- _Work to complete_
Word for word, reproduce the records, keeping none of the pictures.

(Short web captions)

++++++++++

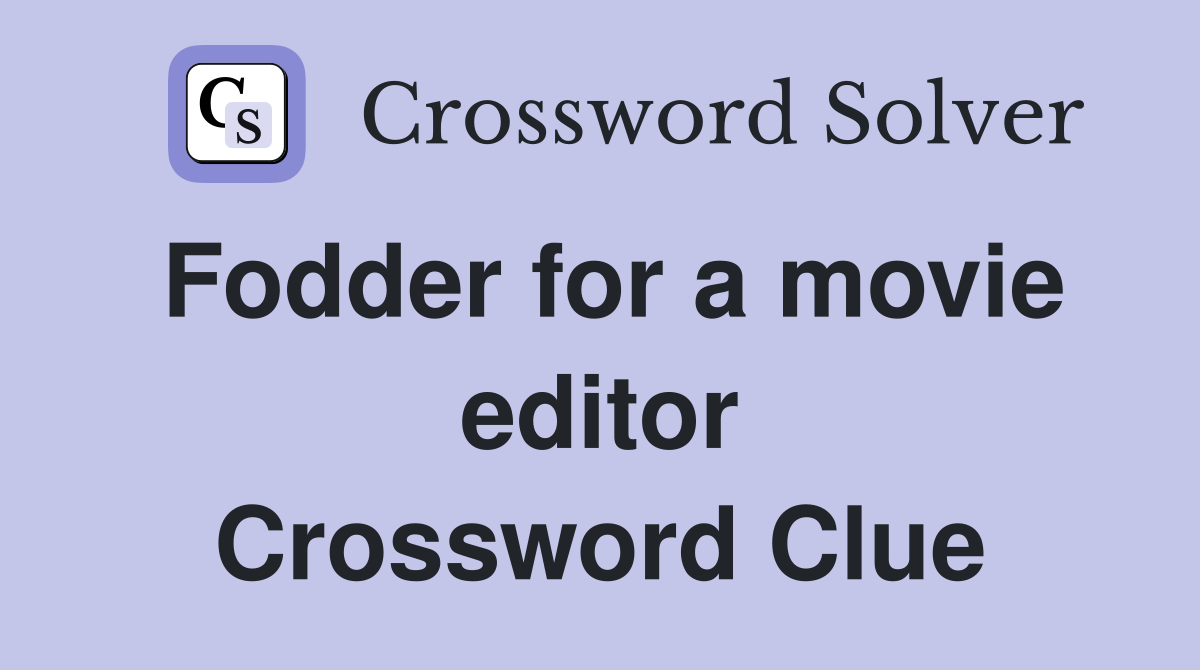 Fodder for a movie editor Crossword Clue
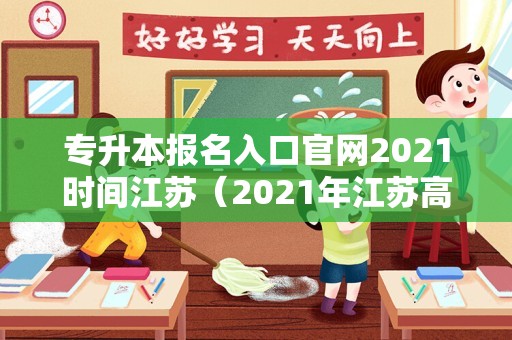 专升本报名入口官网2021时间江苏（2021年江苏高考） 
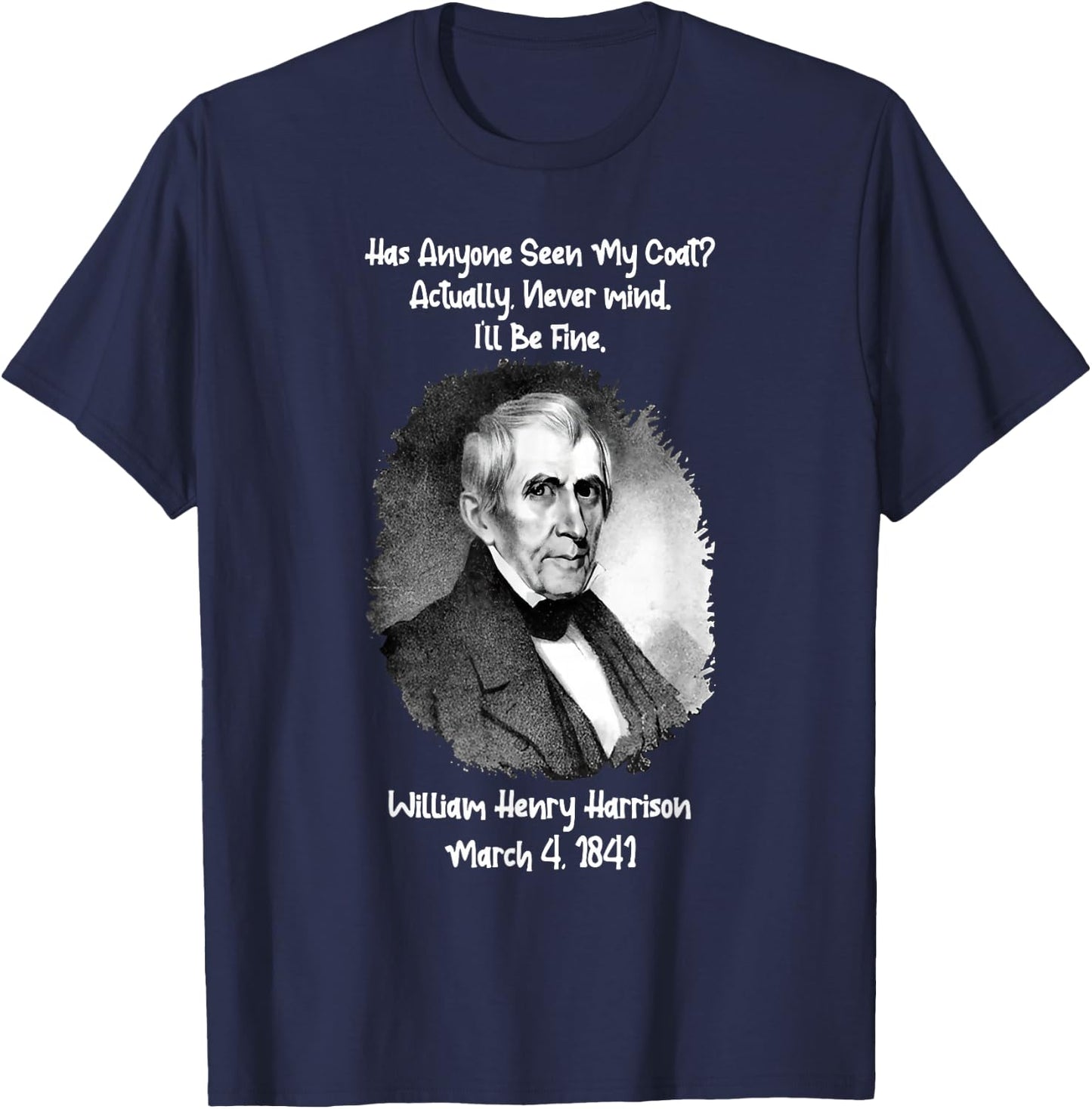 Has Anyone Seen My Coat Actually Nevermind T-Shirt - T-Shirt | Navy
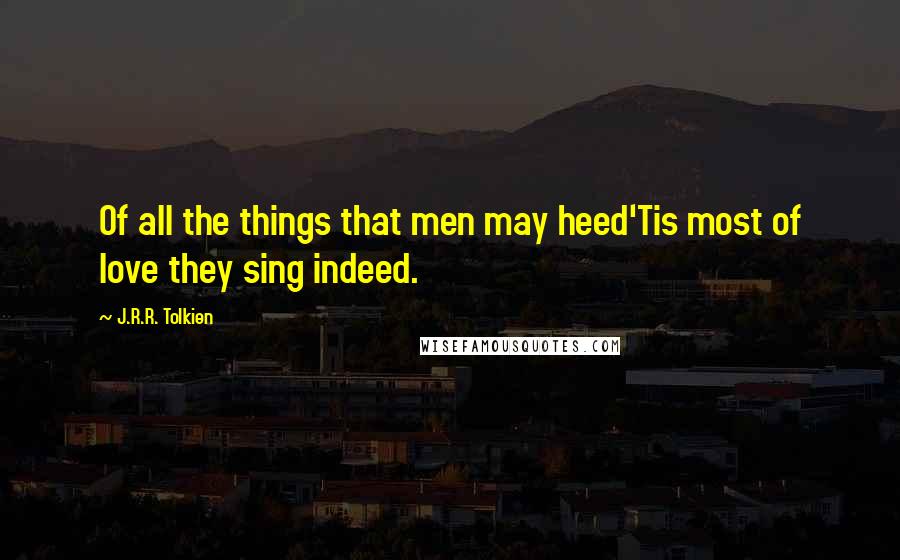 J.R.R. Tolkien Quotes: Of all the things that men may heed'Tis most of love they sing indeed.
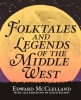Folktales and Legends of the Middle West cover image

++++++++++

- _Solved exercise_
 Fodder for a movie editor Crossword Clue
 专升本报名入口官网2021时间江苏（2021年江苏高考） 
 Has Anyone Seen My Coat Actually Nevermind T-Shirt - T-Shirt | Navy
 J.R.R. Tolkien Quotes: Of all the things that men may heed'Tis most of love they sing indeed.
Folktales and Legends of the Middle West cover image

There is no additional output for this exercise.